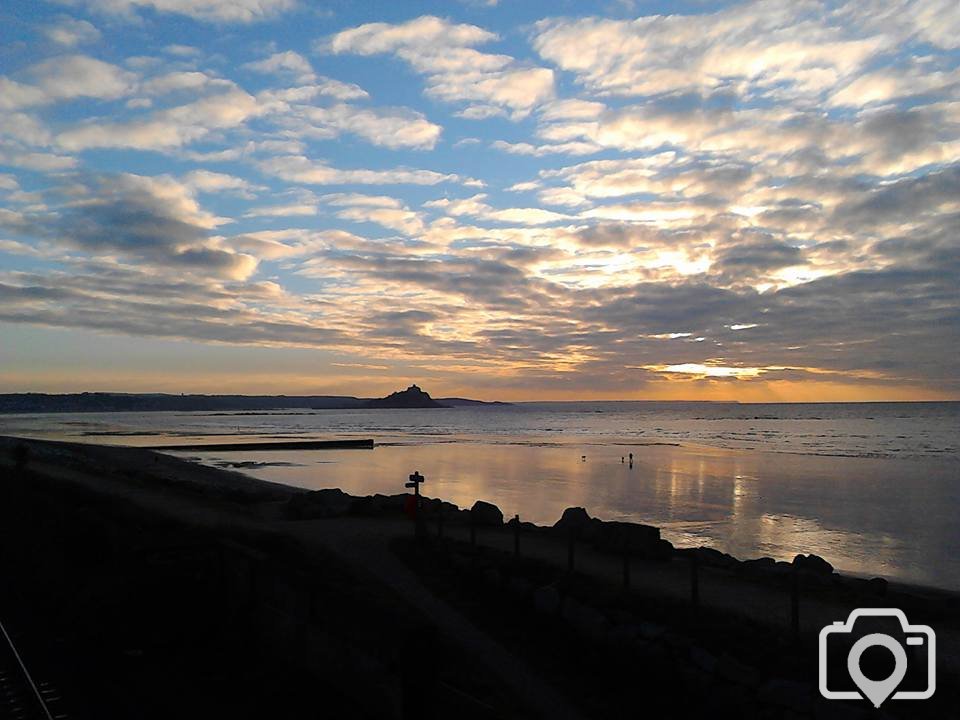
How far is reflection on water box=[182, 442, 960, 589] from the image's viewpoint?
26031 millimetres

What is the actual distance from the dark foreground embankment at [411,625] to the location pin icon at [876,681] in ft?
0.88

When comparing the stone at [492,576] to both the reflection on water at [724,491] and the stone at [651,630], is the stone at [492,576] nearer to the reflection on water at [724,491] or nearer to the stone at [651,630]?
the stone at [651,630]

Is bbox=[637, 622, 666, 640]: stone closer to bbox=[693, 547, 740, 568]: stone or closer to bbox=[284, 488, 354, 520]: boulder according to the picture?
bbox=[693, 547, 740, 568]: stone

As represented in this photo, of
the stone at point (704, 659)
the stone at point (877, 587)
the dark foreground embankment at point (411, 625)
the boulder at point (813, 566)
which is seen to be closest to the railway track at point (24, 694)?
the dark foreground embankment at point (411, 625)

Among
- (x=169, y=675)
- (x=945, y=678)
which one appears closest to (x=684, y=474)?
(x=945, y=678)

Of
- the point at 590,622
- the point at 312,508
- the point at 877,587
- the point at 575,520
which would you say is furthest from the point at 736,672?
the point at 312,508

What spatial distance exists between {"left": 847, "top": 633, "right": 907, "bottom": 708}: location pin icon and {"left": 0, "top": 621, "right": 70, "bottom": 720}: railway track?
913 cm

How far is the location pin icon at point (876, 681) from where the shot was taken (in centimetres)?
957

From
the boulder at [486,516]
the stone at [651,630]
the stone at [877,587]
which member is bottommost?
the stone at [651,630]

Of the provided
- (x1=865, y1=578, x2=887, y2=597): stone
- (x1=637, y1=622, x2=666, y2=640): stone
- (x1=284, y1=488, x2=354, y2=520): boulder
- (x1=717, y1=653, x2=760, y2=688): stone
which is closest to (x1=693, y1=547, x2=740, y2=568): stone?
(x1=865, y1=578, x2=887, y2=597): stone

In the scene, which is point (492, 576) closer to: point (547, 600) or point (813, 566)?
point (547, 600)

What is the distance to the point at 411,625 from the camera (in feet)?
24.2
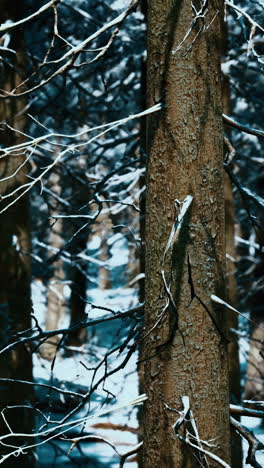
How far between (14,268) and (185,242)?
475cm

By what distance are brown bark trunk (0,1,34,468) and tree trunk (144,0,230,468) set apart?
4120 millimetres

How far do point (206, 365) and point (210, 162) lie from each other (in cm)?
99

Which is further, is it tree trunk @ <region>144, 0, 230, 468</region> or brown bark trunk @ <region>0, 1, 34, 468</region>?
brown bark trunk @ <region>0, 1, 34, 468</region>

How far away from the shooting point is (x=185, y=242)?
3.38m

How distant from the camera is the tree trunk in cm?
335

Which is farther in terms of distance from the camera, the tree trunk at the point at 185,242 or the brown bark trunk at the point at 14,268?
the brown bark trunk at the point at 14,268

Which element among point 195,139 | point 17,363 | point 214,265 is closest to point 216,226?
point 214,265

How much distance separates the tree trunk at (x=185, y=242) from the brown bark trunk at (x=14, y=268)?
412 cm

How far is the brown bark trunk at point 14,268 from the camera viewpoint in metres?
7.48

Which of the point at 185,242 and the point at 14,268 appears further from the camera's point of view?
the point at 14,268

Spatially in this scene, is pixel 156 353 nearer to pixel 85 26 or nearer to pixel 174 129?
pixel 174 129

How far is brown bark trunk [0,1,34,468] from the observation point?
7.48 metres

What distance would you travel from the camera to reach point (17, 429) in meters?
7.48

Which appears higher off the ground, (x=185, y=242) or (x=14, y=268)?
(x=14, y=268)
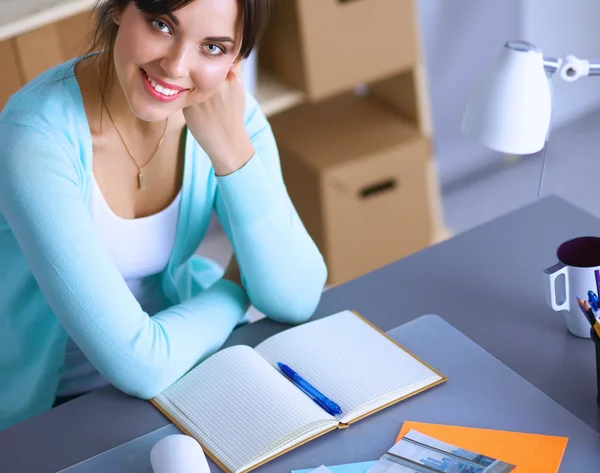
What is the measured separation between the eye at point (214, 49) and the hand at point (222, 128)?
0.34ft

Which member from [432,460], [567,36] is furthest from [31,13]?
[567,36]

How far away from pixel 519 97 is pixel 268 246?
441mm

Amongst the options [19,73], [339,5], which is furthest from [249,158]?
[339,5]

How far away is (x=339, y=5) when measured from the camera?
246 cm

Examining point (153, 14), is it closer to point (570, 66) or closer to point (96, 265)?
point (96, 265)

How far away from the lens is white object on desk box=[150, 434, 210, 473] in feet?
3.43

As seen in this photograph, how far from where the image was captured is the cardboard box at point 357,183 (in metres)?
2.61

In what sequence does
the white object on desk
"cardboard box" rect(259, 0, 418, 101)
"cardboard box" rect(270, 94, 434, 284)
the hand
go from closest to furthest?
the white object on desk
the hand
"cardboard box" rect(259, 0, 418, 101)
"cardboard box" rect(270, 94, 434, 284)

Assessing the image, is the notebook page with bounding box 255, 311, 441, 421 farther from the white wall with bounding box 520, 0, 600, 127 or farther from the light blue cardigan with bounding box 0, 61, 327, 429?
the white wall with bounding box 520, 0, 600, 127

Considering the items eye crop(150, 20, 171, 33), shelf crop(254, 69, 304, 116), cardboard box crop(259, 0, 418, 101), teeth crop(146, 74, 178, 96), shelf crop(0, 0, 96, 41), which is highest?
eye crop(150, 20, 171, 33)

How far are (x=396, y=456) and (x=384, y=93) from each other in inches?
73.8

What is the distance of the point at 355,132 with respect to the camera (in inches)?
108

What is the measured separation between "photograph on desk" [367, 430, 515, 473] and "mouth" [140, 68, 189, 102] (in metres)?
0.56

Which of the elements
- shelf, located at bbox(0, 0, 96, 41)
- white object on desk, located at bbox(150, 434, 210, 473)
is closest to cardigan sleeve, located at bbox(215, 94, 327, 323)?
white object on desk, located at bbox(150, 434, 210, 473)
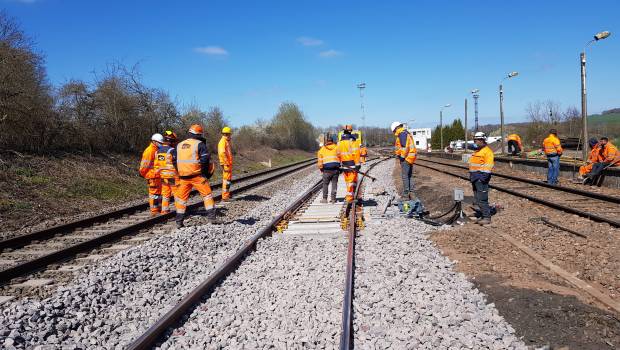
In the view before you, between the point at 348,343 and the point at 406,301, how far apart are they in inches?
51.1

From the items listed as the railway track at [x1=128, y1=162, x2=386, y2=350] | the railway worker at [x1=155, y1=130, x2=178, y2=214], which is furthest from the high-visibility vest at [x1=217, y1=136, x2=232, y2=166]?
the railway worker at [x1=155, y1=130, x2=178, y2=214]

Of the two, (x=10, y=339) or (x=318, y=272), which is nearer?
(x=10, y=339)

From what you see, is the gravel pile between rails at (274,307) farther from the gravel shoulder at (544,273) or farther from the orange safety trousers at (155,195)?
the orange safety trousers at (155,195)

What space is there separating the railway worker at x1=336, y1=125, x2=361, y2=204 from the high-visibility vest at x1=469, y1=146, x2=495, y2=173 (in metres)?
2.76

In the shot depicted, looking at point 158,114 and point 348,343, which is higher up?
point 158,114

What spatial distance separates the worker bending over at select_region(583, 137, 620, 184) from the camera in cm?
1464

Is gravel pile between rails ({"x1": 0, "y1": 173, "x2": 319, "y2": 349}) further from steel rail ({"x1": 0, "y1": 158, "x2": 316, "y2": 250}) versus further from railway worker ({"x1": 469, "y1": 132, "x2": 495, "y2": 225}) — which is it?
railway worker ({"x1": 469, "y1": 132, "x2": 495, "y2": 225})

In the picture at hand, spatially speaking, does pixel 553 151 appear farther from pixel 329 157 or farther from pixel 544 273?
pixel 544 273

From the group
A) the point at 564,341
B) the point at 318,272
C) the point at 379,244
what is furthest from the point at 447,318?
the point at 379,244

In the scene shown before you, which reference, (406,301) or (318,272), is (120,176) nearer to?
(318,272)

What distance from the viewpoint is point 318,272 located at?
5.90 m

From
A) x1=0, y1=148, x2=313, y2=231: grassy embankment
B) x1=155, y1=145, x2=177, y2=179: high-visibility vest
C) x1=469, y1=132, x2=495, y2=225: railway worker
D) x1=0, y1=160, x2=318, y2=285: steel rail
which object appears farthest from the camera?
x1=0, y1=148, x2=313, y2=231: grassy embankment

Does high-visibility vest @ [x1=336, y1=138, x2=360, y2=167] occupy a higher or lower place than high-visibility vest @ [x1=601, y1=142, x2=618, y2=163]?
higher

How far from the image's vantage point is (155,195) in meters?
10.8
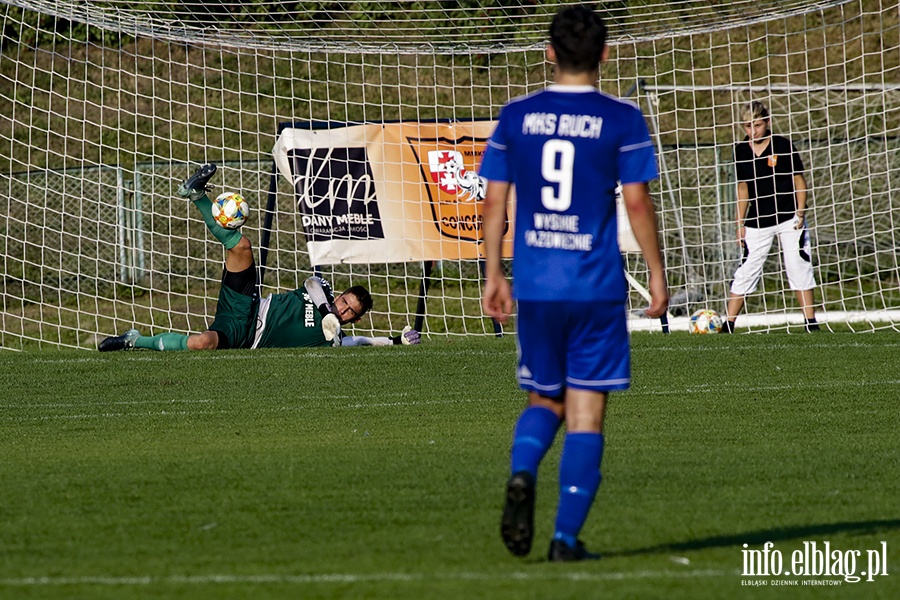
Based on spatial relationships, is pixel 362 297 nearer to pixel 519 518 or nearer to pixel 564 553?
pixel 564 553

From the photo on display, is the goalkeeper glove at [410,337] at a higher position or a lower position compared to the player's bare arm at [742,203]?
lower

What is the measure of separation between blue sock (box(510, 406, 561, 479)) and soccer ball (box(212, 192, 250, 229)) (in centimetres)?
824

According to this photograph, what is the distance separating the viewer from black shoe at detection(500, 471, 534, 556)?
439 cm

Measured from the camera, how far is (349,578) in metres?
Result: 4.36

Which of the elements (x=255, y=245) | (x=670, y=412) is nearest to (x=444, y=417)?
(x=670, y=412)

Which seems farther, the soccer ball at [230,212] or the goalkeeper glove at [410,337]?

******

## AIM
Starting at the line containing "Which of the elements (x=255, y=245)" and continuing through the end of the records, rewrite those lines with "soccer ball" changed to "football" and everything else unchanged.

## EXERCISE RESPONSE
Which of the elements (x=255, y=245) | (x=670, y=412) is nearest to (x=444, y=417)?
(x=670, y=412)

Which seems farther, the football at [230,212] or the goalkeeper glove at [410,337]?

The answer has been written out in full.